── TEXT EXCERPT

In the Arena, you will find NPCs that offer services, such as repairing damaged weapons and armor. These NPCs reside in each of the various cities. All of the available services and the places where they are offered available are listed here.
There is one bartender in each inn. His main service is renting rooms, which come in five sizes, from a flea- and tick-ridden single (10 gold per night, negotiable) to the posh and restful Emperor's Suite (75 gold per night, negotiable). Once you rent a room, you must press the camp button to rest for the desired number of hours. The bartender can also sell you various potent potables for you to refresh yourself; be careful when overindulging, though, because just like in real life you risk poisoning yourself.
If you are looking for a way to earn some gold, talk to a bartender and you may be offered escort and delivery quests. Also, if you are on the track of an artifact, a bartender will be able to point you in the right direction.
Bartenders offer various drinks. Options include:
- Djinn 'n Tonic
- Red wine
- White wine
The more you drink without exiting the Bartender's dialogue, the more likely you are to get drunk. If you become drunk, your STR, WIL, END, and LUC stats will be increased, but INT, AGI, SPD, and PER will be reduced. There are stages of being drunk and the first stage could take quite a few drinks. If you have reached your limit, but continue to drink without exiting the dialogue, each drink will add a new stage. While your increasing stats will eventually reach their max values, the decreasing stats will continue to drop down to zero and you will eventually die. A good night's rest (or time spent in fast-travel) will remove the effect and your stats will return to normal.

────

TASK TO CARRY OUT — From the Arena services text, set down word for word the passage starting with "In the Arena, you" and going on through "are listed here.".

── ITEMS

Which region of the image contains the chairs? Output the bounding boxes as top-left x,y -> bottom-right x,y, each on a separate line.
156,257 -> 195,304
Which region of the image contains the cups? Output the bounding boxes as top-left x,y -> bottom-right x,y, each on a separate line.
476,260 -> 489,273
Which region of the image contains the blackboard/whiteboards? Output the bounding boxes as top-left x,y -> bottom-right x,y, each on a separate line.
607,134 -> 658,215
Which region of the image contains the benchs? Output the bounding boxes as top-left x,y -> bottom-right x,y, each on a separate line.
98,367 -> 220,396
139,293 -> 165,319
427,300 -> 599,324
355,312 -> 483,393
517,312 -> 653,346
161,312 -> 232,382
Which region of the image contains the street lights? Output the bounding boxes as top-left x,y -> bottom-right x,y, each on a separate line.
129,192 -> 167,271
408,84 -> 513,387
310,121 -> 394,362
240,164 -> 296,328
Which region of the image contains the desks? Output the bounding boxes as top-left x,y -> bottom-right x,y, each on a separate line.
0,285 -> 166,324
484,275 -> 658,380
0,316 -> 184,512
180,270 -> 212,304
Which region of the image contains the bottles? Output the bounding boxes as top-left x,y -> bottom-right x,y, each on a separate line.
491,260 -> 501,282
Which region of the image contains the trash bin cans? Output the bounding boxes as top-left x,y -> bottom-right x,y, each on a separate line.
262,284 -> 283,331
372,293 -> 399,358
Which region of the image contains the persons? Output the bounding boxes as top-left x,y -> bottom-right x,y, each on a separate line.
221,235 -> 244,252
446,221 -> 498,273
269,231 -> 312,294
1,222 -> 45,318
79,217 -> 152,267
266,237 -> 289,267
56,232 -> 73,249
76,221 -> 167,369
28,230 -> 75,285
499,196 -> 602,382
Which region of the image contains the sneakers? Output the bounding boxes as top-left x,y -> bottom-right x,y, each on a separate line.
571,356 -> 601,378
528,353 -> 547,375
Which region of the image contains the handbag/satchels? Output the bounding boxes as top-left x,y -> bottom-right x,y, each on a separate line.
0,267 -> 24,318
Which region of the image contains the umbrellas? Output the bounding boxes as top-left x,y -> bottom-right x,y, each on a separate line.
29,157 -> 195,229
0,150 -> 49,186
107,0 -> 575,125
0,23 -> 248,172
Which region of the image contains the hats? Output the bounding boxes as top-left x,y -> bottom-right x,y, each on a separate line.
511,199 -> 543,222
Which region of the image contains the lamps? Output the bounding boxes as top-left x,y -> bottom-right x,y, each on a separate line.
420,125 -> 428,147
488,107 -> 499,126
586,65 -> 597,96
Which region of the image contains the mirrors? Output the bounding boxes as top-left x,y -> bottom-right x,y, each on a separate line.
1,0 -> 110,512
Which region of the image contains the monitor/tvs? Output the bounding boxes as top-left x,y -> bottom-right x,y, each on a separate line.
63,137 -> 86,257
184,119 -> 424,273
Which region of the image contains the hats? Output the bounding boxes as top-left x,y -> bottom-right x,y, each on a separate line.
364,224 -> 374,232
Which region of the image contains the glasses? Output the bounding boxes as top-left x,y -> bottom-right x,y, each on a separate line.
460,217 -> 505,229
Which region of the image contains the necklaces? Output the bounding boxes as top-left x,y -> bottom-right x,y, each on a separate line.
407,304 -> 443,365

────

FINAL RESULT —
In the Arena, you will find NPCs that offer services, such as repairing damaged weapons and armor. These NPCs reside in each of the various cities. All of the available services and the places where they are offered available are listed here.